◆ TASK DESCRIPTION
Repeat exactly the lines from the start of the records below through the line that contains "SMART HIGHLIGHT PICKING", including both.

◆ DATA SUPPLIED
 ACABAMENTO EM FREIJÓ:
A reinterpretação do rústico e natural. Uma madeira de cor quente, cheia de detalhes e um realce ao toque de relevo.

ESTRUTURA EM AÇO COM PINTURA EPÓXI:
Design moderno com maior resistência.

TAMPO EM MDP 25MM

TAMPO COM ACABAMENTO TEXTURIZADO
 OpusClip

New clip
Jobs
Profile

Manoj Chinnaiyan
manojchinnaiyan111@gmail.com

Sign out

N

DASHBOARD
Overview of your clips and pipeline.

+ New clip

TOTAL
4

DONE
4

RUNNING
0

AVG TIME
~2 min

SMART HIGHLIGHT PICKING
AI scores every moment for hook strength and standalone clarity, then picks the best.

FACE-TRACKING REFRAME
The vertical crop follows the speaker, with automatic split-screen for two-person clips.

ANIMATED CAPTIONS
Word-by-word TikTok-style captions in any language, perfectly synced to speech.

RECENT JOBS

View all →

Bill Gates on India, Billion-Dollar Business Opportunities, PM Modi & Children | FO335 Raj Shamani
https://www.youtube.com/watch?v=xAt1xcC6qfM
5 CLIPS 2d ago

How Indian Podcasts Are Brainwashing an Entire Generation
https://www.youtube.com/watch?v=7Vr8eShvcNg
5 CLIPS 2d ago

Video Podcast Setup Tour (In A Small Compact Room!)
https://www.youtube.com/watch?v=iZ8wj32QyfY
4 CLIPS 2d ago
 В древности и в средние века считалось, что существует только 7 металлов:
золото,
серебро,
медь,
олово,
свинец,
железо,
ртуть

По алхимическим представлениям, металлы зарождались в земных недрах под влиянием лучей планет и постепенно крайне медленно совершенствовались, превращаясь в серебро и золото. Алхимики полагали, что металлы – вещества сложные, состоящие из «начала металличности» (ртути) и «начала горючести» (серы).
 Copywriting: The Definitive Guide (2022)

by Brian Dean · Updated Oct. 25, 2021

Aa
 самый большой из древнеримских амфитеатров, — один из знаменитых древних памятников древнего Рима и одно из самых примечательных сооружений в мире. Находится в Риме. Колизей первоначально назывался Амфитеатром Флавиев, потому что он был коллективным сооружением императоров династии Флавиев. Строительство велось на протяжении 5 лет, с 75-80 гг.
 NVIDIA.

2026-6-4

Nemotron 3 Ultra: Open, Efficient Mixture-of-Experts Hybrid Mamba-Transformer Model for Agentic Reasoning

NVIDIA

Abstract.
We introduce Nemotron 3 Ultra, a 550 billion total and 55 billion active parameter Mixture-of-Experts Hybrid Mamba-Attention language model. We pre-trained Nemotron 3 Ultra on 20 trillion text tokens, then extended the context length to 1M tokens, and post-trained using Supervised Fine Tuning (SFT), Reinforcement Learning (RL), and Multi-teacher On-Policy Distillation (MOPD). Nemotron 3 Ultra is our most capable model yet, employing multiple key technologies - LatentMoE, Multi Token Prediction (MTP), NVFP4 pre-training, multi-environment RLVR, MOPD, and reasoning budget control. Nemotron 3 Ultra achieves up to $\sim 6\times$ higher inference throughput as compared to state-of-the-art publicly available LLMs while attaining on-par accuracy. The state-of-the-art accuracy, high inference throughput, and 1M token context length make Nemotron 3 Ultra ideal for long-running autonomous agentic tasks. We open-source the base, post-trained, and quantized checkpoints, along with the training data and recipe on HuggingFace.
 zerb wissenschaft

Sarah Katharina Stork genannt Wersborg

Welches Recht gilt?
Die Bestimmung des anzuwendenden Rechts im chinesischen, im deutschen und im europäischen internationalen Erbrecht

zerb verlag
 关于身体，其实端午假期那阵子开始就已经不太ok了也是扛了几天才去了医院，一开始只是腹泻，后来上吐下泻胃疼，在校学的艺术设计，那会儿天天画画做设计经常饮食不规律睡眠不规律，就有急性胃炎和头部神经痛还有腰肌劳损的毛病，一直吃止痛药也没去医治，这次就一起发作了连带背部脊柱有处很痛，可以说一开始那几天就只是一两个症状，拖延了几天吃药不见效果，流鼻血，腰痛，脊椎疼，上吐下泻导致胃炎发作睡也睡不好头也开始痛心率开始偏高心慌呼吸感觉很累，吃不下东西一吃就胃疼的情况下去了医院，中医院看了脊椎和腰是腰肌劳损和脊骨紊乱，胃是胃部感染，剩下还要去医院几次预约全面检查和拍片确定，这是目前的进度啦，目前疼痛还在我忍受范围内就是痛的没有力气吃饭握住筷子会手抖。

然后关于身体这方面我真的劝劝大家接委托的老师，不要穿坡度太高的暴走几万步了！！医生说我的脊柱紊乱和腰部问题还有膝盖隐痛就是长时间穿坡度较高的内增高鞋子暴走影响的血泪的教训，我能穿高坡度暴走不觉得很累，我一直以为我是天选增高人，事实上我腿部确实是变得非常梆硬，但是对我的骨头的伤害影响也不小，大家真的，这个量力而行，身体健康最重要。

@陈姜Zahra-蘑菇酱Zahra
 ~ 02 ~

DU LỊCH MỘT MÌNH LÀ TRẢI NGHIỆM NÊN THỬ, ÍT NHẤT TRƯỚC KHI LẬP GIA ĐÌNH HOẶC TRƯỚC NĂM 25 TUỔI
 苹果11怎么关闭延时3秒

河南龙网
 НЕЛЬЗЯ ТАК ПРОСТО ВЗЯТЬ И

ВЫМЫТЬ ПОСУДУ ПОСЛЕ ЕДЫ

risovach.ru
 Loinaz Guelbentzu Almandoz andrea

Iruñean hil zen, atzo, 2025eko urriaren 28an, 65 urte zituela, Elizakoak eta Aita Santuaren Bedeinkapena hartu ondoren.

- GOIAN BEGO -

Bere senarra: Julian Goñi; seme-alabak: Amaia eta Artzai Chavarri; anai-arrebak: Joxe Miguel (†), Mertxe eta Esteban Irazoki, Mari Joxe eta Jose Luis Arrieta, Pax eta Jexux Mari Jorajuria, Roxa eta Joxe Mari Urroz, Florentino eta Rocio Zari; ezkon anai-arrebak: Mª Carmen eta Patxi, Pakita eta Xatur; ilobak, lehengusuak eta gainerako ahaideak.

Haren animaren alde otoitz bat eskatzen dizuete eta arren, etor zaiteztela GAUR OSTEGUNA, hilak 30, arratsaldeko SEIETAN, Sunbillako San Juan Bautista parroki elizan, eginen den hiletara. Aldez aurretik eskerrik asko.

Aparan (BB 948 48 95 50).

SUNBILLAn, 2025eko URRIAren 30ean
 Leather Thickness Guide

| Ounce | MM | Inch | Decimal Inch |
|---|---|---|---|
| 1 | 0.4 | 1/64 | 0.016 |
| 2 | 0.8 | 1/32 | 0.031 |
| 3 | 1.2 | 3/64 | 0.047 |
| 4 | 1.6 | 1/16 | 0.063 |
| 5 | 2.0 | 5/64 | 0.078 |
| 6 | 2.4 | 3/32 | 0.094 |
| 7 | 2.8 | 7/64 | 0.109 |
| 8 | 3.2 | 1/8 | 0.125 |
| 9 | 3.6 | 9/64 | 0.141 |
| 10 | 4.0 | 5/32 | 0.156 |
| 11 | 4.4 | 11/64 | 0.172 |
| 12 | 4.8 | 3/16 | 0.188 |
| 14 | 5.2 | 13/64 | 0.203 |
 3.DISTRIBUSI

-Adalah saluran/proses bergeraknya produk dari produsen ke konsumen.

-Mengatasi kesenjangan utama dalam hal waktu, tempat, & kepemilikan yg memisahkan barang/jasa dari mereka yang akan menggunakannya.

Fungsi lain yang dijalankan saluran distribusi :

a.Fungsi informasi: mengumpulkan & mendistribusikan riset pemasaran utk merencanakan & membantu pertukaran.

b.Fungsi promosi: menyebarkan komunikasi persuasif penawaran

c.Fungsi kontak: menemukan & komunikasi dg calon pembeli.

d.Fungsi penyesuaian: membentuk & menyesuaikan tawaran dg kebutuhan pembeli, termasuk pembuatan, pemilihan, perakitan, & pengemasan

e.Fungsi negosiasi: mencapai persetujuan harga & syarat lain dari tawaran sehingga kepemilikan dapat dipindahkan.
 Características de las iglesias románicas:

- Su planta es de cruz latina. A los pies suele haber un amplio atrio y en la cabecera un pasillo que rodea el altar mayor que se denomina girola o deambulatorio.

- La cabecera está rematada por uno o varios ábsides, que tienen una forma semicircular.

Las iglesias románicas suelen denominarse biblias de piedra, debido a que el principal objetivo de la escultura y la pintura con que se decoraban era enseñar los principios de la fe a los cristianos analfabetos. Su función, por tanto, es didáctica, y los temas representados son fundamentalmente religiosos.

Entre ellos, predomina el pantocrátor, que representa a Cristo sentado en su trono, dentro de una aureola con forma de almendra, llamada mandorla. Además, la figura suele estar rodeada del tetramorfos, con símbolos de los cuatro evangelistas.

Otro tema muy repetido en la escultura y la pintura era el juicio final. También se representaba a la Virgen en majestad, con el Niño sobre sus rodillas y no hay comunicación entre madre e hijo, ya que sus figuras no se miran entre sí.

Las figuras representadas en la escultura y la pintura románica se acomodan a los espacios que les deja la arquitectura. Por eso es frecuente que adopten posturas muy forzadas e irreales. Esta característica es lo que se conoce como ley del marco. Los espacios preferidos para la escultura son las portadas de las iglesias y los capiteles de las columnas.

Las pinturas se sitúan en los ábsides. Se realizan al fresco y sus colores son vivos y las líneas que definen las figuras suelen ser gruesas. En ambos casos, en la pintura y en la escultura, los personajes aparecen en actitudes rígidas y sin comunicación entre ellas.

◆ ANSWER BELOW
 ACABAMENTO EM FREIJÓ:
A reinterpretação do rústico e natural. Uma madeira de cor quente, cheia de detalhes e um realce ao toque de relevo.

ESTRUTURA EM AÇO COM PINTURA EPÓXI:
Design moderno com maior resistência.

TAMPO EM MDP 25MM

TAMPO COM ACABAMENTO TEXTURIZADO
 OpusClip

New clip
Jobs
Profile

Manoj Chinnaiyan
manojchinnaiyan111@gmail.com

Sign out

N

DASHBOARD
Overview of your clips and pipeline.

+ New clip

TOTAL
4

DONE
4

RUNNING
0

AVG TIME
~2 min

SMART HIGHLIGHT PICKING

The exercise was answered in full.